[Working data]:
>> Start

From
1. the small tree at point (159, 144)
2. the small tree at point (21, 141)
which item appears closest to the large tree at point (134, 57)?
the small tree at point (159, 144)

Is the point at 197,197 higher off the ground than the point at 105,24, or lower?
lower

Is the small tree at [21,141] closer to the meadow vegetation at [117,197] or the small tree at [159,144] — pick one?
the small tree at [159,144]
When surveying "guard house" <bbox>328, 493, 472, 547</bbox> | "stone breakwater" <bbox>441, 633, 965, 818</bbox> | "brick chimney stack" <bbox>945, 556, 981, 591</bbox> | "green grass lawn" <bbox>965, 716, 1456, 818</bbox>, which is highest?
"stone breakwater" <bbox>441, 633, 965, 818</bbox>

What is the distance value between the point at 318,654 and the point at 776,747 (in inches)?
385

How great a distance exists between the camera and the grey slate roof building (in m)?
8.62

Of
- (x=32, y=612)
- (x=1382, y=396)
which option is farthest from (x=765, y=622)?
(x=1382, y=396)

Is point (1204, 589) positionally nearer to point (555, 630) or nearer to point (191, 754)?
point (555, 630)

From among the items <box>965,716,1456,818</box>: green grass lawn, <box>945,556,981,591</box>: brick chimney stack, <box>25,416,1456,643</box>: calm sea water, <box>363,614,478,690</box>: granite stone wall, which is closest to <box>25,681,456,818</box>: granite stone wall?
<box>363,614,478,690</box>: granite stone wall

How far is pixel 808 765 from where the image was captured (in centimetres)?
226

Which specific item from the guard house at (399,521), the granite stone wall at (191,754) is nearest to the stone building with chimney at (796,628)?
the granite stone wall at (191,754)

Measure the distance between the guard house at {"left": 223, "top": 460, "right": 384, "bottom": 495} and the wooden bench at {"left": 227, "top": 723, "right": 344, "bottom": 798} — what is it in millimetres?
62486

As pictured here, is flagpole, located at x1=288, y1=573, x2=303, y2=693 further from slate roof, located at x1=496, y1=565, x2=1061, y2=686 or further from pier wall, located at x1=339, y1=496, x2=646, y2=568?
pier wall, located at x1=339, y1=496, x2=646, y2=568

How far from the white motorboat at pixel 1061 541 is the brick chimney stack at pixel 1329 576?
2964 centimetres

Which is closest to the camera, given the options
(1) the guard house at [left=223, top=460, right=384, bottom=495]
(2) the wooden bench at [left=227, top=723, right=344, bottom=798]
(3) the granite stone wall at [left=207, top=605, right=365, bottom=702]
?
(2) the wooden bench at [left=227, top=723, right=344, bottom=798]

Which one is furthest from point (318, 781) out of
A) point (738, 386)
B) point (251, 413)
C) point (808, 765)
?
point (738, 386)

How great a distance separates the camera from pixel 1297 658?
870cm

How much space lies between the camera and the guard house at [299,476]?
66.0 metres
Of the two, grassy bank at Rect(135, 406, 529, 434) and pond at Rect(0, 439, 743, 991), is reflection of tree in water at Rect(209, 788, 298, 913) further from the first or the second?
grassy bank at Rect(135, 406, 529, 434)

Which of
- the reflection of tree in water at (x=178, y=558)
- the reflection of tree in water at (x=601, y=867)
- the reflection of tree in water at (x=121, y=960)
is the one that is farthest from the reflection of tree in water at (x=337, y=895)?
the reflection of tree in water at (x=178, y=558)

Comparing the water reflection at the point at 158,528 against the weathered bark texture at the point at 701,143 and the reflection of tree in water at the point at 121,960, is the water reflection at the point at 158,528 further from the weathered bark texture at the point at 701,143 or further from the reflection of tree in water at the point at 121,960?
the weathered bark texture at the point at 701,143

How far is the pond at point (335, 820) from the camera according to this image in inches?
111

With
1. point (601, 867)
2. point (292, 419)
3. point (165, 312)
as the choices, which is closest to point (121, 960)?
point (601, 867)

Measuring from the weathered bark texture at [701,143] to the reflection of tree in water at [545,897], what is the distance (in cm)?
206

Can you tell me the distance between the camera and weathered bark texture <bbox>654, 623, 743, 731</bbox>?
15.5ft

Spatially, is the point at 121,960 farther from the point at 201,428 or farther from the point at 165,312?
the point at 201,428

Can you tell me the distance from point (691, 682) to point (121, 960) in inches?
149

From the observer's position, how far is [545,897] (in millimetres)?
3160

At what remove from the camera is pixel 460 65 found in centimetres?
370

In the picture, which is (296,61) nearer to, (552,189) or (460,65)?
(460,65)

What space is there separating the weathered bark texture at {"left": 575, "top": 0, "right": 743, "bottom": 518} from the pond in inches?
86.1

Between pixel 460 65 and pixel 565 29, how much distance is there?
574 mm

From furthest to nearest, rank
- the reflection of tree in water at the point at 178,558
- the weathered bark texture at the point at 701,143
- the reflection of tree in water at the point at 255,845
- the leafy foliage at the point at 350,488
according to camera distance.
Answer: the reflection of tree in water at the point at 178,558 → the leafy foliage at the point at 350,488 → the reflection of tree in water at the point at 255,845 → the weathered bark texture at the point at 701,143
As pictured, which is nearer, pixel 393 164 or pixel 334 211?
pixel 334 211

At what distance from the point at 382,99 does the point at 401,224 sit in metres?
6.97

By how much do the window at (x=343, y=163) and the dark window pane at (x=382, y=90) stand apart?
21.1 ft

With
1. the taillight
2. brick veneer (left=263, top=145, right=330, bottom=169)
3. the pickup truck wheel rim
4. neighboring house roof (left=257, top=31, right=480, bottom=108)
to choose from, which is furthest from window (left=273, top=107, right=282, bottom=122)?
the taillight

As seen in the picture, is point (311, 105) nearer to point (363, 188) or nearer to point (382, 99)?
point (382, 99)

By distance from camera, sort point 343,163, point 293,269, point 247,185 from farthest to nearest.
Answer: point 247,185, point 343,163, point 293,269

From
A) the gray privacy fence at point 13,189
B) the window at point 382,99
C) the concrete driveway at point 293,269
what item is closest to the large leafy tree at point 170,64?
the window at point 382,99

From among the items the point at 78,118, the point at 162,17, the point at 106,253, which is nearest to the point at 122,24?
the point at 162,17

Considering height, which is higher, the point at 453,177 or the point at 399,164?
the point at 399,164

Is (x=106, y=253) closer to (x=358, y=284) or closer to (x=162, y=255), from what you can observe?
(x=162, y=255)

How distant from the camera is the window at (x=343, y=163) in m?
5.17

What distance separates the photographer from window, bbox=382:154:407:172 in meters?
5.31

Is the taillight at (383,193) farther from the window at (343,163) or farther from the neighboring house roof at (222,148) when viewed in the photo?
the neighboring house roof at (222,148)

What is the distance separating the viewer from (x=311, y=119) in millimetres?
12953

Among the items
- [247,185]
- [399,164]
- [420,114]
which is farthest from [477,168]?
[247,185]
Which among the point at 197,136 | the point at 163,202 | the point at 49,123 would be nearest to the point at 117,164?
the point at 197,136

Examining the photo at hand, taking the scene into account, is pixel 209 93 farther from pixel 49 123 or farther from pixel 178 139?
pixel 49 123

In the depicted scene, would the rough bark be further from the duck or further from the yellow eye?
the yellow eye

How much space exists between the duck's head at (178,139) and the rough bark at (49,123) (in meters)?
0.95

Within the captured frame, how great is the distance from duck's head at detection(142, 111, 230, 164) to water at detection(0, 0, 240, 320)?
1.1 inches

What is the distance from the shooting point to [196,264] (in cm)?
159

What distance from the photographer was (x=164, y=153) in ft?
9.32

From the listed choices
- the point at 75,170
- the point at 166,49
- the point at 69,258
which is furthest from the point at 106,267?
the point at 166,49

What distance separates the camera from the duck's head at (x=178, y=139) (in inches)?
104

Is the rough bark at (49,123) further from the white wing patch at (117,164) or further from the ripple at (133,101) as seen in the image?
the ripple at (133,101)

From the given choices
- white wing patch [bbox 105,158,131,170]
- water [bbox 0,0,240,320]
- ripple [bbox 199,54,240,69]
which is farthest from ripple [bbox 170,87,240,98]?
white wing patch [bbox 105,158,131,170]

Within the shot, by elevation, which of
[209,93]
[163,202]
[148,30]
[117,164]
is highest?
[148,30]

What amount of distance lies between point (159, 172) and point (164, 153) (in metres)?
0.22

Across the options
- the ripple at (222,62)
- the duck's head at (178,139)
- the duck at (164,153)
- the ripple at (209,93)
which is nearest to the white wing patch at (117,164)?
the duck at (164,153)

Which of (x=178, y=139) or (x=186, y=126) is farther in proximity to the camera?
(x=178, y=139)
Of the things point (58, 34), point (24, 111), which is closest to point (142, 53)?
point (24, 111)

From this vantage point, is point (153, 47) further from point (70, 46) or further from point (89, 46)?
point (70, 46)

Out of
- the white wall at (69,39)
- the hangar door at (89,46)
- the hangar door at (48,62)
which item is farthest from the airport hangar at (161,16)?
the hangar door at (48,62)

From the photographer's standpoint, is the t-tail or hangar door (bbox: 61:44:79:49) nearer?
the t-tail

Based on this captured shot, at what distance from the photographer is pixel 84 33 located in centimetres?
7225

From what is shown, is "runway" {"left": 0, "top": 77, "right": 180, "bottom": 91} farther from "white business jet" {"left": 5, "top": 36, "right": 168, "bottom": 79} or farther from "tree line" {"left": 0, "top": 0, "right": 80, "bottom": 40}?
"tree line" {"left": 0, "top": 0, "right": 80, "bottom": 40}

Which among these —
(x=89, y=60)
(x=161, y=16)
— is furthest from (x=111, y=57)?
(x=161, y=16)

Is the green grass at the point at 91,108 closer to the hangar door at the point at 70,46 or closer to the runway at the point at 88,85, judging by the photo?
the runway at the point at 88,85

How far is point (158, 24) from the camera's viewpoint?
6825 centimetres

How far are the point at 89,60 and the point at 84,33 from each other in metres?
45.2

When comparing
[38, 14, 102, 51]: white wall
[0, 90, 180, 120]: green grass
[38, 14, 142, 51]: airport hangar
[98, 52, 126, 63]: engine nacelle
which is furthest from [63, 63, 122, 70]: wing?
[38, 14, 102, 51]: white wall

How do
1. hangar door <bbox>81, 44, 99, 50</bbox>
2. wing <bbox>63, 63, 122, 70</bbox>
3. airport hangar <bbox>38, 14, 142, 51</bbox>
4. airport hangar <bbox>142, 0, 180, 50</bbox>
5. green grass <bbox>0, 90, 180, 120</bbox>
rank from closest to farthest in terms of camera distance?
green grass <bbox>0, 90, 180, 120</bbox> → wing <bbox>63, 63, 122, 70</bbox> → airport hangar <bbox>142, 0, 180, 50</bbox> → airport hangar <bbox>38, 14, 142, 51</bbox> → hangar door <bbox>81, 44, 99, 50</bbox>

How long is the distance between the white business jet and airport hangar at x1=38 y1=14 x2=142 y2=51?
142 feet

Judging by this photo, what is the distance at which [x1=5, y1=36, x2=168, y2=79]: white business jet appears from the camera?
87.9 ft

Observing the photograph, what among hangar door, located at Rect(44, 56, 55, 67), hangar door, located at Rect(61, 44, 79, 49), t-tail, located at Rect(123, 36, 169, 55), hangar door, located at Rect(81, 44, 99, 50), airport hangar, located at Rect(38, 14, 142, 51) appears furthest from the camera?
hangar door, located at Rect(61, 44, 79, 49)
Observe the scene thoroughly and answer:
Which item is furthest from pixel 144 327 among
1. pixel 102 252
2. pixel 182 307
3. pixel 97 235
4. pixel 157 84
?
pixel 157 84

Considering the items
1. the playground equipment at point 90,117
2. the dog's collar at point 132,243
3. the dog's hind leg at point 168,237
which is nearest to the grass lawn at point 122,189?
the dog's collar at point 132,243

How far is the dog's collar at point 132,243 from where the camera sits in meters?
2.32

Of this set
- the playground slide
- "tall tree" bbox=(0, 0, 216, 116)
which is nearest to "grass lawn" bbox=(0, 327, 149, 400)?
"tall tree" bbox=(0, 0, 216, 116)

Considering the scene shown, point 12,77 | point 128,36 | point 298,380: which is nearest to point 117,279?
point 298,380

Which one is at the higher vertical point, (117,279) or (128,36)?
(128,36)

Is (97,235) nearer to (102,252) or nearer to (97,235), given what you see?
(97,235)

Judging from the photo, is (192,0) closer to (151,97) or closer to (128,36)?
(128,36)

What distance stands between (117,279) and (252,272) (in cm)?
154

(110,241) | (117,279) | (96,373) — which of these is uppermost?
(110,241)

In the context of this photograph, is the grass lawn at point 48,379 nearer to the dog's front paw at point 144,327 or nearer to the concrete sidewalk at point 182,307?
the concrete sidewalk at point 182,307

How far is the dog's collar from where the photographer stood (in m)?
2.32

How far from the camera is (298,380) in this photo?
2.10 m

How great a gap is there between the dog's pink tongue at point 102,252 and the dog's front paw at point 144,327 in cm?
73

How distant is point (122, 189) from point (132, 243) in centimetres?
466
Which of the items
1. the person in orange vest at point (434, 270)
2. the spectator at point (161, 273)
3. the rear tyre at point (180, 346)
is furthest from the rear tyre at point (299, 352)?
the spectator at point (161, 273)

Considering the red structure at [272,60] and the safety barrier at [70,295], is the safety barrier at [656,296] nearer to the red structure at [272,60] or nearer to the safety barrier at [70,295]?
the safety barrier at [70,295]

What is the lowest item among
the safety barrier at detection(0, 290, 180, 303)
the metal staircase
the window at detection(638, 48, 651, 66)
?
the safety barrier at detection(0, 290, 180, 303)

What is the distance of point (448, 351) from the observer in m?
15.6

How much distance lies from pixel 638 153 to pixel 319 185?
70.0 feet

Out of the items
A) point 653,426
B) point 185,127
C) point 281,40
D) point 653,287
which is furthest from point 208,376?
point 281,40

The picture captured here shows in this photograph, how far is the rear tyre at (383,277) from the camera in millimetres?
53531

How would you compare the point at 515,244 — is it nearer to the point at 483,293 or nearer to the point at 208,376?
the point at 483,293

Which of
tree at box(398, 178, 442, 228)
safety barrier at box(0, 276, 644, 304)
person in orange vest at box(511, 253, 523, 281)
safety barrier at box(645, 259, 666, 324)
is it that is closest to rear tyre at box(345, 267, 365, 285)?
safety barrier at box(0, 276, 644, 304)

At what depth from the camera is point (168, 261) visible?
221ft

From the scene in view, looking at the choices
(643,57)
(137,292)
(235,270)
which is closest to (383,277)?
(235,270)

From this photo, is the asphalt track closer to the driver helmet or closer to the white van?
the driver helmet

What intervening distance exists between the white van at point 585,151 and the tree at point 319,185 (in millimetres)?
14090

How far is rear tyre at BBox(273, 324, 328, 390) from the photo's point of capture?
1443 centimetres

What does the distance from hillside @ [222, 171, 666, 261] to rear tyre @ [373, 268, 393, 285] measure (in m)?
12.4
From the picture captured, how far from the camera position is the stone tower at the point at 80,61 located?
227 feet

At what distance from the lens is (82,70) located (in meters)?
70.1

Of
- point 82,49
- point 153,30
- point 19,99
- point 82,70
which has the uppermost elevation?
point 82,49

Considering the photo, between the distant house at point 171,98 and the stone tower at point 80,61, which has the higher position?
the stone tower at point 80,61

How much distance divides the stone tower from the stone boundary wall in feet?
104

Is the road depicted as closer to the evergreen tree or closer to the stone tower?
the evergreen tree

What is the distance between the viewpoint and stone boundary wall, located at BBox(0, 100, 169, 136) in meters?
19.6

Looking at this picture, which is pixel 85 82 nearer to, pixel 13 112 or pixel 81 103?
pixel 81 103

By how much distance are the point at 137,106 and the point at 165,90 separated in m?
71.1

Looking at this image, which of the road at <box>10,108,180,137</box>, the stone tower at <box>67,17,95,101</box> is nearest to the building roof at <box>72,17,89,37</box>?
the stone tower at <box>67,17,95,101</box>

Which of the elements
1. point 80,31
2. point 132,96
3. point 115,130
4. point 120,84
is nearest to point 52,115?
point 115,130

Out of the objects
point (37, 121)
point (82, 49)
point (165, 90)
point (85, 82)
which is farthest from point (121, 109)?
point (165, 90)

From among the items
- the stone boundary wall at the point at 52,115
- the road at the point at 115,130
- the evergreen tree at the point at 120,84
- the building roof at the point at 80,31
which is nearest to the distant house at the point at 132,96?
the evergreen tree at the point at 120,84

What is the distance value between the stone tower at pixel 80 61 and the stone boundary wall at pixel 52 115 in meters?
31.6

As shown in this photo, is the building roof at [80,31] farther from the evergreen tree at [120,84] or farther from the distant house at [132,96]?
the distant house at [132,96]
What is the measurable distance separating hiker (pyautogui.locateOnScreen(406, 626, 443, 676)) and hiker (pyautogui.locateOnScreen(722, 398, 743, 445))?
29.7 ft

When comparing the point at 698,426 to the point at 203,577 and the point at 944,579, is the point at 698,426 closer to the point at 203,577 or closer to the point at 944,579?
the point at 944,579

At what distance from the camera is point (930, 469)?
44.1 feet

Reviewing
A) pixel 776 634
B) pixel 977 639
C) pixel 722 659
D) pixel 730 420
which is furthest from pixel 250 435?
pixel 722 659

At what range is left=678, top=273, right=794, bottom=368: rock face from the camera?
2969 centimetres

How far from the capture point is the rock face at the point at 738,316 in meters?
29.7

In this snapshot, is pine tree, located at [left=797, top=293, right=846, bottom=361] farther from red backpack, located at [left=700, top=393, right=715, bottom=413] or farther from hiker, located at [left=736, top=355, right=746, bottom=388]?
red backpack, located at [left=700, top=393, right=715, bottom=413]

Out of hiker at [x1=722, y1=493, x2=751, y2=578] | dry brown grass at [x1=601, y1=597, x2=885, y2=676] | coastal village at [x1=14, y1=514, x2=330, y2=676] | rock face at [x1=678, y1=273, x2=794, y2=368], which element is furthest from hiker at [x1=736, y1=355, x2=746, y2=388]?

>> End

[Exercise requirements]: Locate the line that contains "Out of the objects", then please quote it and every line after it to the end of the entries above, exactly and with nothing else.

[Output for this task]:
Out of the objects
point (37, 121)
point (82, 49)
point (165, 90)
point (85, 82)
which is farthest from point (121, 109)?
point (165, 90)

From among the items
- the stone boundary wall at the point at 52,115
- the road at the point at 115,130
- the evergreen tree at the point at 120,84
- the building roof at the point at 80,31
which is nearest to the distant house at the point at 132,96?
the evergreen tree at the point at 120,84

What is the distance value between the stone tower at pixel 80 61 and the stone boundary wall at pixel 52 115 in meters?
31.6

As shown in this photo, is the building roof at [80,31] farther from the evergreen tree at [120,84] or farther from the distant house at [132,96]?
the distant house at [132,96]
What is the measurable distance separating hiker (pyautogui.locateOnScreen(406, 626, 443, 676)) and hiker (pyautogui.locateOnScreen(722, 398, 743, 445))?
29.7 ft

When comparing the point at 698,426 to the point at 203,577 and the point at 944,579, is the point at 698,426 closer to the point at 203,577 or closer to the point at 944,579?
the point at 944,579

At what distance from the camera is point (930, 469)?
44.1 feet

Reviewing
A) pixel 776 634
B) pixel 977 639
C) pixel 722 659
D) pixel 730 420
which is furthest from pixel 250 435?
pixel 722 659

At what range is left=678, top=273, right=794, bottom=368: rock face from the camera?
2969 centimetres

How far from the capture point is the rock face at the point at 738,316 in meters?
29.7

In this snapshot, is pine tree, located at [left=797, top=293, right=846, bottom=361] farther from red backpack, located at [left=700, top=393, right=715, bottom=413] or farther from hiker, located at [left=736, top=355, right=746, bottom=388]?
red backpack, located at [left=700, top=393, right=715, bottom=413]

Out of hiker at [x1=722, y1=493, x2=751, y2=578] | dry brown grass at [x1=601, y1=597, x2=885, y2=676] | coastal village at [x1=14, y1=514, x2=330, y2=676] | rock face at [x1=678, y1=273, x2=794, y2=368], which element is furthest from hiker at [x1=736, y1=355, x2=746, y2=388]?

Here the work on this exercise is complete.